Pulapisse

Publié le par La Zitoune

Il a la petite trentaine, une calvitie précoce qui lui fait pousser le front sur les côtés, comme des cornes, des grosses poches sous les yeux, des points noirs sur le nez, des ongles longs et crasseux, une barbe pleine de trous et broussailleuse, des poils sortent de ses oreilles en grappes agressives et ses dents du bonheur ressemblent à des dents de lait, jaunâtres.
Il est un peu vert de peau, comme un bleu d'Auvergne oublié un peu trop longtemps sous la cloche à frometons.
On ne peut pas dire qu'il respire la santé, ni même la vitalité.
C'est une espèce de geek génétiquement modifié. D'aucuns diraient un "no life" pour sa cyberdépendance. Son dos est voûté et sa capacité de concentration en dehors des écrans reste très limitée. Il a toujours une canette de boisson énergisante à la main, et la maladie du soda, mais ça il ne le sait pas encore.
Il est très intelligent, compétent, mais à la ramasse socialement parlant. Le monde est dans sa tête, pas à l'extérieur.
Il s'appelle Charlie. Mais on sait toujours où il est, tant il se déplace peu en dehors de son bureau.
Je le soupçonne de dormir avec ses vêtements et n'ose imaginer la tronche de son caleçon et de ses chaussettes. Un hommage à Reiser.
Si ça se trouve tout est collé à sa peau et il ne peut plus les retirer.
Dire qu'il sent mauvais est fourbe. Il pue grave sa race. Mais ça vous l'aviez compris.
Parfois, on sait qu'il est passé par là au fumet qui reste en suspension dans l'air, comme emprisonné par une main invisible.
Il a créé son propre parfum. En négligé de soi.

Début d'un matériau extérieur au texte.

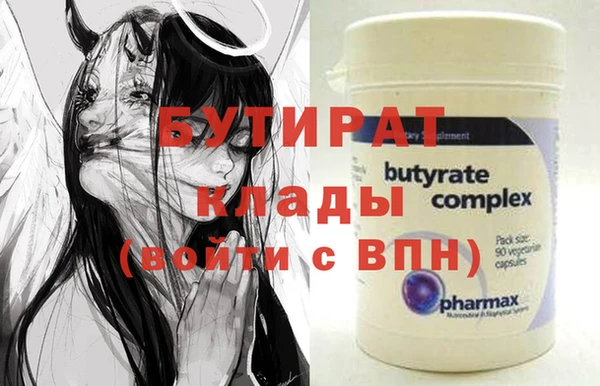 прущие крисы Волоколамск
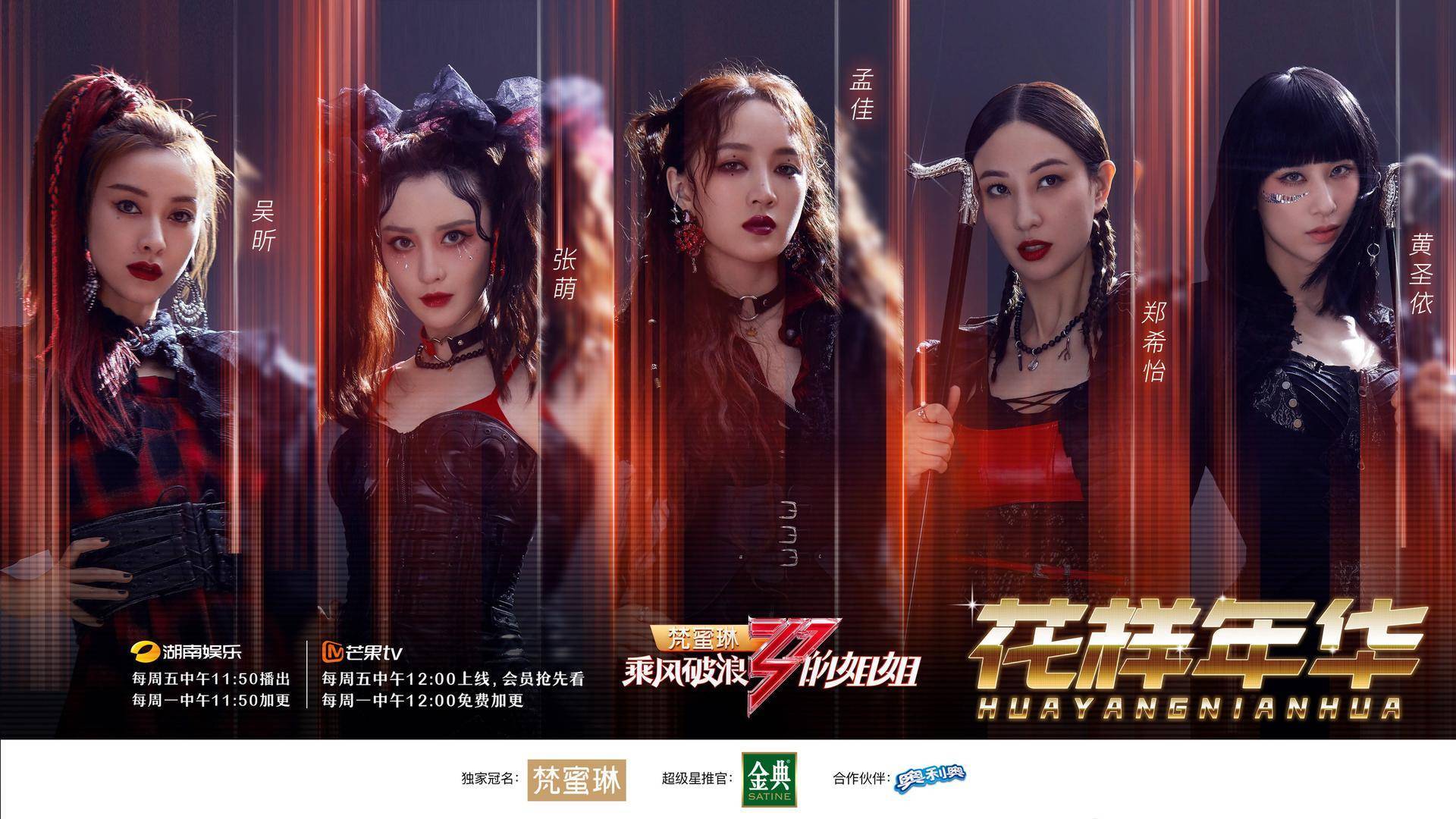 节目组|淘汰孟佳王丽坤直接“炸锅”：只要你强，被淘汰也会有无数人怜爱？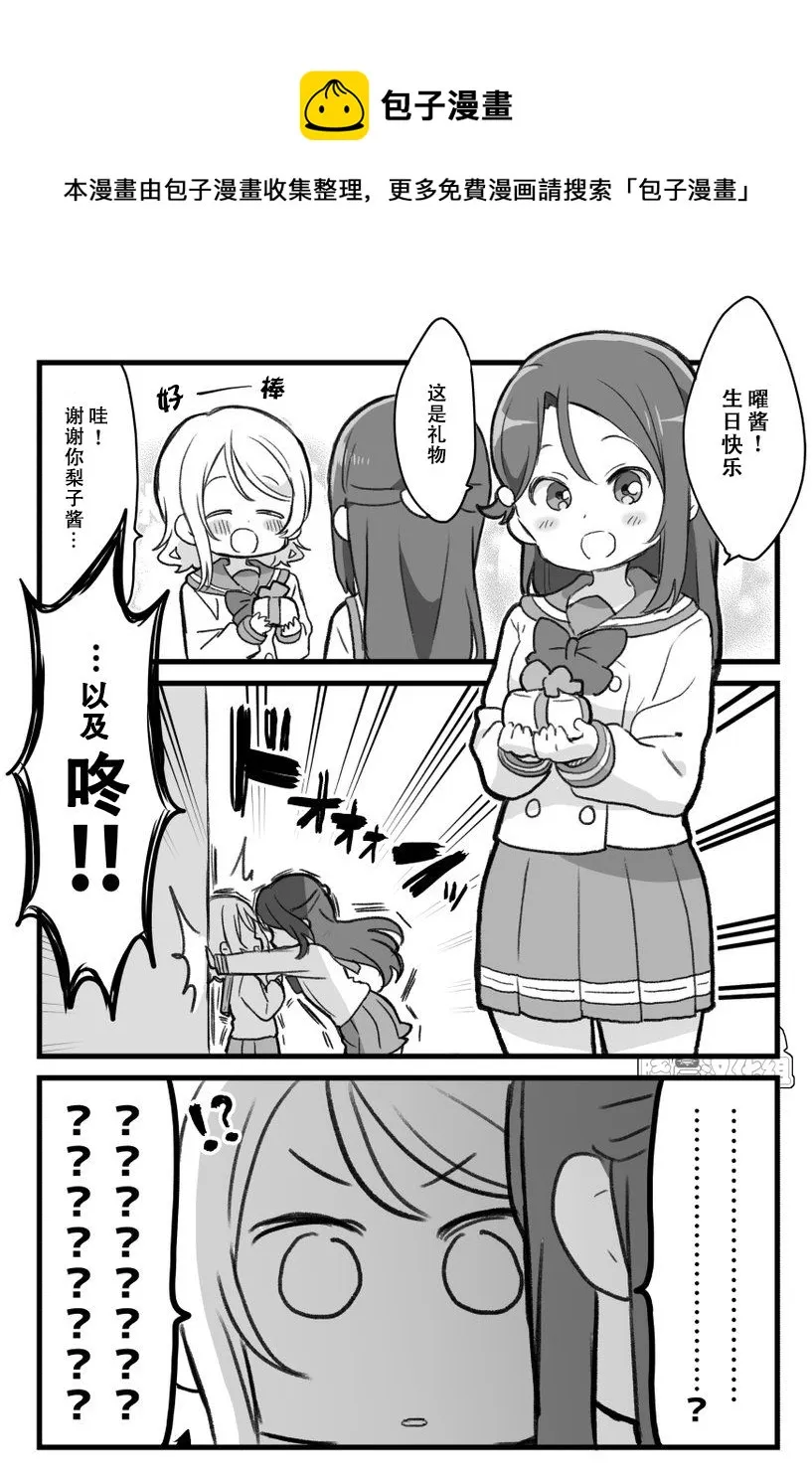19年曜酱生贺 第1页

Hier, il y avait une espèce de pot au boulot. On fêtait chaipakoi ou chaipaki et chacun devait apporter un plat fait maison à partager. J'ai opté pour des quiches lorraines Marie. Je les avais fait préalablement décongeler chez moi, découpées en cubes puis déposées délicatement dans un récipient. Un coup de micro-ondes et hop ! ni vu ni connu. C'est passé comme une lettre à la Poste ou une fake news sur Facebook.
Pulapisse avait fait des truffes au chocolat. Il faisait le tour de la salle avec ses doigts aux griffes dégoûtantes accrochées autour de son bocal en verre, très fier de lui. J'ai esquivé plusieurs fois, mais à un moment je n'ai pas eu d'autre choix que d'en prendre une.
Et j'ai repensé à M. Preskowitch dans "Le père Noël est une ordure", alors j'ai glissé à l'oreille du délégué syndical CGT qui, lui aussi, tenait du bout des doigts la chose chocolatée :
"Sont bons ces doubitchous, hein ! Roulés sous les aisselles tu crois ? 😬" 
Ce à quoi il m'a répondu :
"Ah oui, c’est fin, c’est très fin,
ça s’mange sans faim !" 😂
Plouf ! a fait la truffe quand je l'ai lâchée dans la cuvette.